MarathonMind wrote:
Yes, it's exactly that. The concept is "energy return" and it's also exactly why the Spira shoe was banned. The spring action of the shoe allows the runner to use less of their own energy. Same action, different materials.
We went over this about two weeks ago in a different thread that you must have missed. Any engineer can tell you that springs come in many forms. For example air springs have been in many Nikes for a long time in the form of air bags. The Zoom Air unit is a airbag that is preloaded by strands of fibers connecting the top and bottom of the bag. Those are real springs just as much as the air springs in my 23 year old mountain bike fork (not new technology!), air springs in truck and car suspensions, steel coil springs, steel or fiberglass leaf springs, and carbon fiber springs.

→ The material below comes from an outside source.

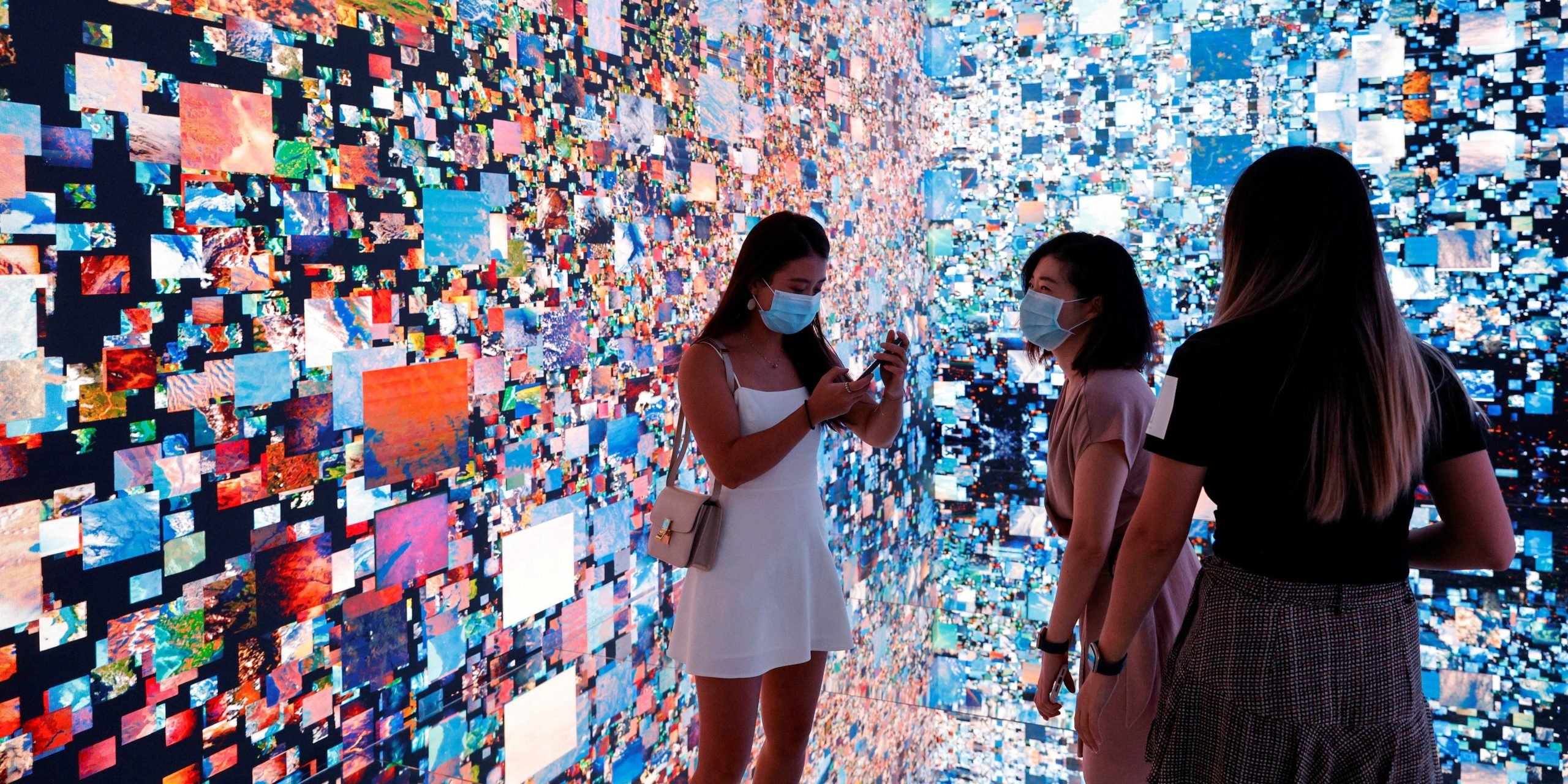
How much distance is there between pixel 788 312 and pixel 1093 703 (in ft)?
2.89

The Boost material is also a spring. The store displays that compared Boost to EVA using steel balls bouncing on the materials were in many running stores when Boost came out, and you could see the substantial increase in energy return in the Boost. Similar elastomer materials were used in mountain bike forks in the '80s and 90s. This is energy return.

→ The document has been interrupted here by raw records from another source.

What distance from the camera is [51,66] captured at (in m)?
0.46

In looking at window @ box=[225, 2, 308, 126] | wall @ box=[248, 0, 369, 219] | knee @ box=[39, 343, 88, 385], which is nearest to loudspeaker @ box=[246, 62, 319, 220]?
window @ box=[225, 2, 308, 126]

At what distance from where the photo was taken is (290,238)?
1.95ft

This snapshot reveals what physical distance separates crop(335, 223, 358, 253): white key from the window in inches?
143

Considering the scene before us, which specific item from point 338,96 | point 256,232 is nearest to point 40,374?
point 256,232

https://youtu.be/0KHqCpC2ODAThe Adidas Boost advantage is so good that most of the top marathon times ever run, including the current WR, were run in the Adios despite the shoe being quite heavy for a race shoe. Now Saucony, Altra, Puma, apparently Nike in this shoe, and some other brands have similar foams.

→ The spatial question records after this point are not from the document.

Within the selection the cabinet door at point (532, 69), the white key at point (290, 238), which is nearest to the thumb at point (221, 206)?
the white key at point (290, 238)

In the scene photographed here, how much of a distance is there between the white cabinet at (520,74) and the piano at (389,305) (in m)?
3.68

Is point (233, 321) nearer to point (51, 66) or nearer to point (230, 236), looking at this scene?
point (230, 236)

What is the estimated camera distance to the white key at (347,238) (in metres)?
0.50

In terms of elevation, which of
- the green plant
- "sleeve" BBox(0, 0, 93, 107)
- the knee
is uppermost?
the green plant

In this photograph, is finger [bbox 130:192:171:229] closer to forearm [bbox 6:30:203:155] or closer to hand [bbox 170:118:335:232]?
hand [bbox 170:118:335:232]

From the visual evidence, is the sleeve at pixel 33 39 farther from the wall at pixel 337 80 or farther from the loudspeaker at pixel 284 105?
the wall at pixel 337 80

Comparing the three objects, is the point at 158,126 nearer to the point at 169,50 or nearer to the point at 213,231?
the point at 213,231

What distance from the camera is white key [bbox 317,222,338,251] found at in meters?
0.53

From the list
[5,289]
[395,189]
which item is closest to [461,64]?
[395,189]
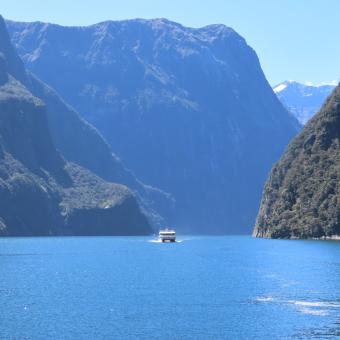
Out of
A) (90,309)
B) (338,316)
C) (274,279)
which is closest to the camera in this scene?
(338,316)

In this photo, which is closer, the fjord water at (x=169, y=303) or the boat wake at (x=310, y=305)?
the fjord water at (x=169, y=303)

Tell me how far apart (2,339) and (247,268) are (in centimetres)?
10562

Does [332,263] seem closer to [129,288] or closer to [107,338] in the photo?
[129,288]

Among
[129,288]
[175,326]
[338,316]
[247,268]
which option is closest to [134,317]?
[175,326]

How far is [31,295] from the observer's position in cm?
13750

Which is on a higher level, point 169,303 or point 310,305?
point 310,305

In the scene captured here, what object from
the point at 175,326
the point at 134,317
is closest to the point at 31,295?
the point at 134,317

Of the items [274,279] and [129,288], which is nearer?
[129,288]

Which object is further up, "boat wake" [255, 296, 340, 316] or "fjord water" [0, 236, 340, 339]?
Result: "boat wake" [255, 296, 340, 316]

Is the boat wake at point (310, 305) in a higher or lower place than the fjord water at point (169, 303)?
higher

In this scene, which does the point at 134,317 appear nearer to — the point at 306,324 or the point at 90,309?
the point at 90,309

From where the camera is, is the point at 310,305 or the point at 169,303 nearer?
the point at 310,305

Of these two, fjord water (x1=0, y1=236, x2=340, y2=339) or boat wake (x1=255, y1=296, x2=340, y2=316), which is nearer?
fjord water (x1=0, y1=236, x2=340, y2=339)

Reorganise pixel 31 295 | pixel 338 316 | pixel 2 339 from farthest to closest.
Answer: pixel 31 295 < pixel 338 316 < pixel 2 339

The "Torsion" plates in some Adidas shoes that go into the forefoot that I already mentioned in this thread are just as much springs as carbon plates.
So there are already springs in many different models of shoes that consumers can go out and buy. The Nike Vaporfly, with its springy foam and carbon plate, is using concepts that are used in other shoes that have been on the market already. Maybe the execution is better, maybe not and it's just a sales job. I'm not a Nike fan, but a shoe that is just an execution of existing concepts that are already in other shoes shouldn't be illegal.